# Good, Inexpensive DVD Recorder



## Fred Defender (Dec 8, 2015)

I'm an old f*rt and decidedly non-techie. I thought that I would try this forum, my thinking being that there are enough young whippersnappers (an old geezer expression) that someone will be able to steer me in the right direction:

I've got a Panasonic DMR-EH75V VHS/hard drive/DVD recorder. I believe that I paid something like $600 for it back in 2003. The current unit is actually my second one; the first one took a dump on me in the first year.

Several months ago, the DVD recorder began spitting out coasters. About two weeks ago, it produced its last usable DVD. No only will it no longer record to blank disks, it won't even recognize a previously-recorded disk.

I would like to find a reasonably-priced DVR recorder. I really like the DMR's hard drive and do not want to throw it in the trash. It's great for editing commercials out of TV shows prior to burning DVD's. The main thing that I use it for is recording music from Sirius. I dub programming from my DVR to the Panasonic's hard drive, edit out the stuff I don't want, then burn the edited program to DVD. So I'm definitely NOT a videophile (heck, I'm not even an audiophile). 

I've found tunerless DVD recorders by Funai and Philips on Amazon for less than $200. I don't really have a problem paying that for one. But before I do, I want to make sure that it will do what I need it to do. I thought that there might be some less-expensive options for me since all I need is a recorder. I figured that I could take the HDMI out of the DMR unit right into the HDMI in on the recorder.

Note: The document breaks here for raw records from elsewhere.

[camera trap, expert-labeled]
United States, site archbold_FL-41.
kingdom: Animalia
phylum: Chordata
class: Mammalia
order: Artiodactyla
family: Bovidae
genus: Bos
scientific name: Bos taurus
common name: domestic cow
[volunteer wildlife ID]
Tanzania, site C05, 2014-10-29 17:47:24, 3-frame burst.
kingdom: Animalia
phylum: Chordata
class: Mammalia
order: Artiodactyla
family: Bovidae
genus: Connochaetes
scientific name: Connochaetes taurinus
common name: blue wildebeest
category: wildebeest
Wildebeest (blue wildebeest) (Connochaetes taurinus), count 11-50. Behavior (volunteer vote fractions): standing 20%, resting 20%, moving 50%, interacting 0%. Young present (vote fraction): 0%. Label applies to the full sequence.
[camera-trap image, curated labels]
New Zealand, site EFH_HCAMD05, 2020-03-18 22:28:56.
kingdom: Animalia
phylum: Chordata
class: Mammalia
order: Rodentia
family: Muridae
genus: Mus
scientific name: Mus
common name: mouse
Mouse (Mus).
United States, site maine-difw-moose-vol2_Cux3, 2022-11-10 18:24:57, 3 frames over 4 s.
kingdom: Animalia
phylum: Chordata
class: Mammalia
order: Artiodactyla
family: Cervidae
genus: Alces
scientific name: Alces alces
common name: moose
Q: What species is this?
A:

Dumb question (remember, I'm old): Is there any way to do this on a laptop? Can I take the HDMI from the Panasonic into my computer, save the file, then use an external DVD burner to create disks that way? Since most (not all) of what I record is audio, is there an easy way to convert the audio portion of the program to MP3 or other format and save it to CD instead of DVD?

Thanks in advance!


----------



## GraphicFunn (Feb 15, 2014)

I can tell you that I have had good luck using the Magnavox MDR537H DVD/HD recorders. They are priced under $300 on E-bay and some stores. The only draw back I have found is not being able to get parts for one I have. But I have an older model that is still working so they last pretty well. Hope this helps.


----------